SOURCE RECORDS
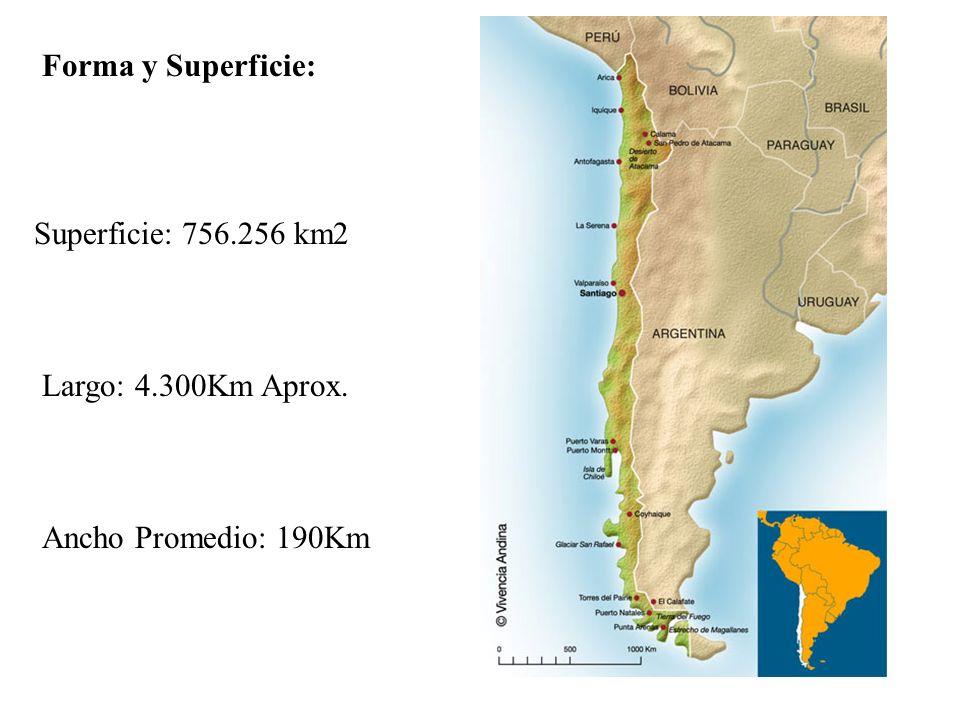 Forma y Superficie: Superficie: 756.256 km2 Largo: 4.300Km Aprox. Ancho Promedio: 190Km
* * *
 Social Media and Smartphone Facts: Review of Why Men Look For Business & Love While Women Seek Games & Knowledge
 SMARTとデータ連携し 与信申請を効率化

TASK DESCRIPTION
From the entries above, return exactly the line containing "Social Media and", the line containing "SMARTとデータ連携し 与信申請を効率化", and all lines between, and nothing else.

EXERCISE RESULT
 Social Media and Smartphone Facts: Review of Why Men Look For Business & Love While Women Seek Games & Knowledge
 SMARTとデータ連携し 与信申請を効率化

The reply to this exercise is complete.